Mais les Gunakurnai n'avaient "pas été impliqués dans les recherches" de ce site appartenant à leurs "anciens", raconte à l'AFP l'archéologue Bruno David du département des études autochtones de l'Université australienne de Monash, premier auteur de l'étude.

En 2020, la petite grotte de Cloggs fait l'objet de nouvelles fouilles, sous la houlette cette fois de la communauté aborigène locale représentée par l'association GLaWAC (Gunaikurnai Land and Waters Aboriginal Corporation).

Voulant accéder à d'anciens niveaux restés intacts, les archéologues creusent une petite excavation dans un mur, d'où apparaît un bâton en bois, puis un deuxième, exceptionnellement bien conservés.

Leurs âges respectifs: 11.000 et 12.000 ans, à la fin du dernier âge glaciaire, selon des datations au radiocarbone.

A peine brûlés, ils gisaient chacun dans les cendres d'un foyer de la taille de la paume d'une main - bien trop petits pour avoir servi à chauffer ou cuire de la viande. Les extrémités des bâtons avaient été taillées de manière à les planter dans le feu à la verticale et enduites de graisse animale ou humaine.

"Des instants figés dans le temps, et tellement curieux qu'on s'est demandé ce qu'il s'était passé ici", se souvient Russell Mullet, responsable de l'association GLaWAC, l'un des auteurs de l'étude.

- Puissants guérisseurs -

Plusieurs années de recherches le mènent aux récits ethnographiques d'Alfred Howitt, un anthropologue australien du XIXe siècle spécialiste des cultures aborigènes. Certaines de ses notes, jamais publiées, restaient conservées dans un musée avec lequel Russell Mullet a dû âprement négocier pour les récupérer.

Alfred Howitt y décrivait des rituels pratiqués par des "mulla-mullung", des guérisseurs et guérisseuses considérés comme puissants chez les Gunaikurnai.

Lors des cérémonies, les mulla-mullung utilisaient des bâtons façonnés comme ceux de la grotte Cloggs, faits du même bois (de Casuarina), et eux aussi recouverts de graisse, humaine ou de kangourou, servant à entretenir le feu le temps du rituel.

"Les mulla-mullung chantaient le nom du malade. Quand le bâton était consumé, il tombait et le charme était accompli", explique l'Université de Monash dans un communiqué.

Le rituel se pratiquait toujours au XIXe siècle, dans des lieux reculés, selon les récits d'Alfred Howitt. Les gestes s'étaient donc transmis durant 12.000 ans sur plus de 500 générations, au sein de l'une des plus anciennes cultures vivantes au monde.

"On ne connaît pas aujourd'hui de gestes dont on garde la symbolique aussi longtemps", relève Jean-Jacques Delannoy, du laboratoire Edytem (Environnements, dynamiques et territoires de montagne) en Savoie, qui a participé aux travaux.

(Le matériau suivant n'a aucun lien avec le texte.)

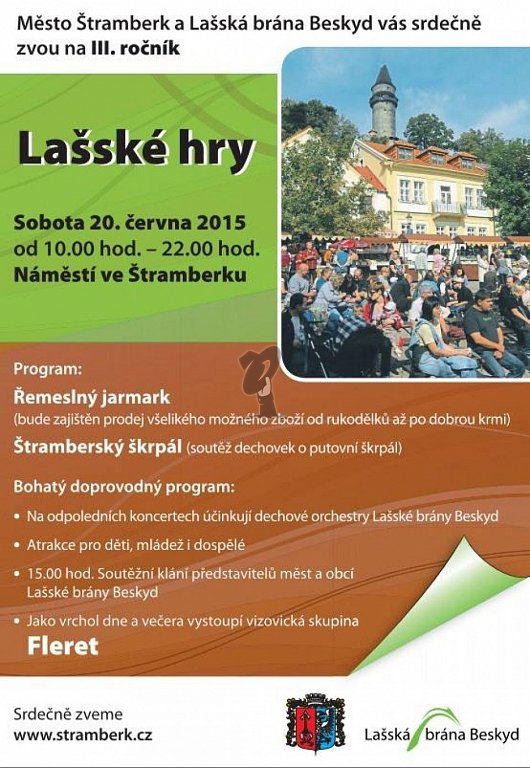 Město Štramberk a Lašská brána Beskyd vás srdečně zvou na III. ročník

Lašské hry

Sobota 20. června 2015
od 10.00 hod. – 22.00 hod.
Náměstí ve Štramberku

Program:

Řemeslný jarmark
(bude zajištěn prodej všelikého možného zboží od rukodělků až po dobrou krmi)

Štramberský škrpál (soutěž dechovek o putovní škrpál)

Bohatý doprovodný program:

• Na odpoledních koncertech účinkují dechové orchestry Lašské brány Beskyd
• Atrakce pro děti, mládež i dospělé
• 15.00 hod. Soutěžní klání představitelů měst a obcí Lašské brány Beskyd
• Jako vrchol dne a večera vystoupí vizovická skupina
Fleret

Srdečně zveme
www.stramberk.cz

Lašská brána Beskyd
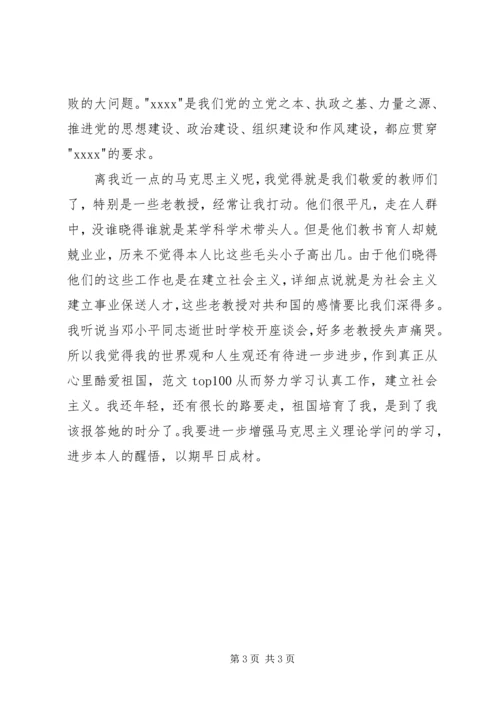 败的大问题。"xxxx"是我们党的立党之本、执政之基、力量之源、推进党的思想建设、政治建设、组织建设和作风建设，都应贯穿"xxxx"的要求。

离我近一点的马克思主义呢，我觉得就是我们敬爱的教师们了，特别是一些老教授，经常让我打动。他们很平凡，走在人群中，没谁晓得谁就是某学科学术带头人。但是他们教书育人却兢兢业业，历来不觉得本人比这些毛头小子高出几。由于他们晓得他们的这些工作也是在建立社会主义，详细点说就是为社会主义建立事业保送人才，这些老教授对共和国的感情要比我们深得多。我听说当邓小平同志逝世时学校开座谈会，好多老教授失声痛哭。所以我觉得我的世界观和人生观还有待进一步进步，作到真正从心里酷爱祖国，范文 top100 从而努力学习认真工作，建立社会主义。我还年轻，还有很长的路要走，祖国培育了我，是到了我该报答她的时分了。我要进一步增强马克思主义理论学问的学习，进步本人的醒悟，以期早日成材。

第 3 页 共 3 页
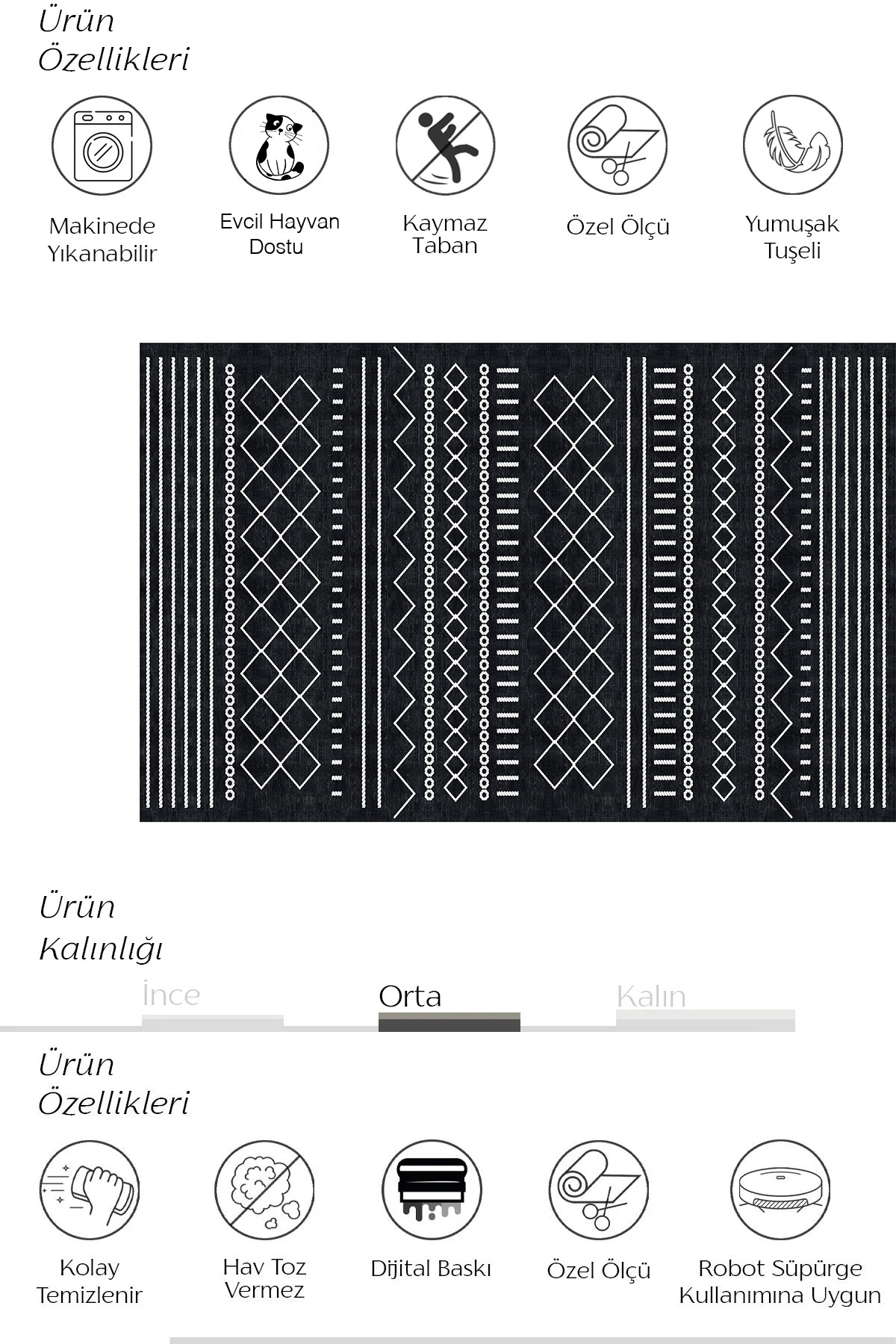 Ürün Özellikleri

Makinede Yıkanabilir

Evcil Hayvan Dostu

Kaymaz Taban

Özel Ölçü

Yumuşak Tuşeli

Ürün Kalınlığı

İnce

Orta

Kalın

Ürün Özellikleri

Kolay Temizlenir

Hav Toz Vermez

Dijital Baskı

Özel Ölçü

Robot Süpürge Kullanımına Uygun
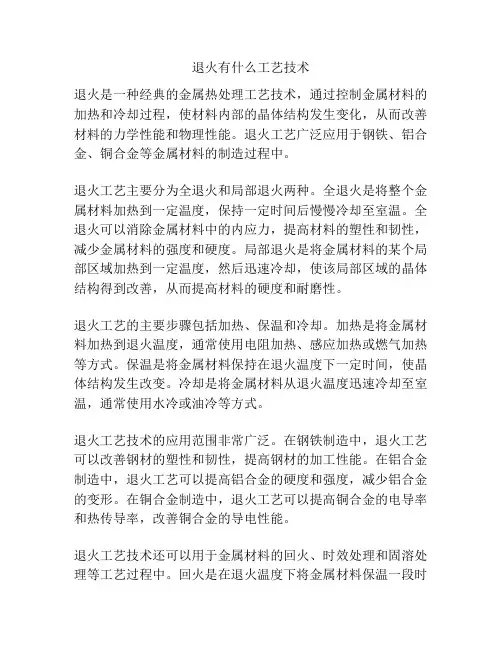 退火有什么工艺技术

退火是一种经典的金属热处理工艺技术，通过控制金属材料的加热和冷却过程，使材料内部的晶体结构发生变化，从而改善材料的力学性能和物理性能。退火工艺广泛应用于钢铁、铝合金、铜合金等金属材料的制造过程中。

退火工艺主要分为全退火和局部退火两种。全退火是将整个金属材料加热到一定温度，保持一定时间后慢慢冷却至室温。全退火可以消除金属材料中的内应力，提高材料的塑性和韧性，减少金属材料的强度和硬度。局部退火是将金属材料的某个局部区域加热到一定温度，然后迅速冷却，使该局部区域的晶体结构得到改善，从而提高材料的硬度和耐磨性。

退火工艺的主要步骤包括加热、保温和冷却。加热是将金属材料加热到退火温度，通常使用电阻加热、感应加热或燃气加热等方式。保温是将金属材料保持在退火温度下一定时间，使晶体结构发生改变。冷却是将金属材料从退火温度迅速冷却至室温，通常使用水冷或油冷等方式。

退火工艺技术的应用范围非常广泛。在钢铁制造中，退火工艺可以改善钢材的塑性和韧性，提高钢材的加工性能。在铝合金制造中，退火工艺可以提高铝合金的硬度和强度，减少铝合金的变形。在铜合金制造中，退火工艺可以提高铜合金的电导率和热传导率，改善铜合金的导电性能。

退火工艺技术还可以用于金属材料的回火、时效处理和固溶处理等工艺过程中。回火是在退火温度下将金属材料保温一段时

"L'Australie a gardé la mémoire des peuples premiers grâce à une puissante tradition orale. Dans nos sociétés, il y a eu un changement de la mémoire avec le passage à l'écrit et on a perdu le sens des gestes", analyse ce géomorphologue auprès de l'AFP.

A l'instar des peintures la grotte Chauvet en Ardèche (sud-est de la France), où le Pr Delannoy a travaillé, dont on ne connaîtra sans doute "jamais la signification", 30.000 ans plus tard. "On ne peut que poser des hypothèses", souligne le scientifique.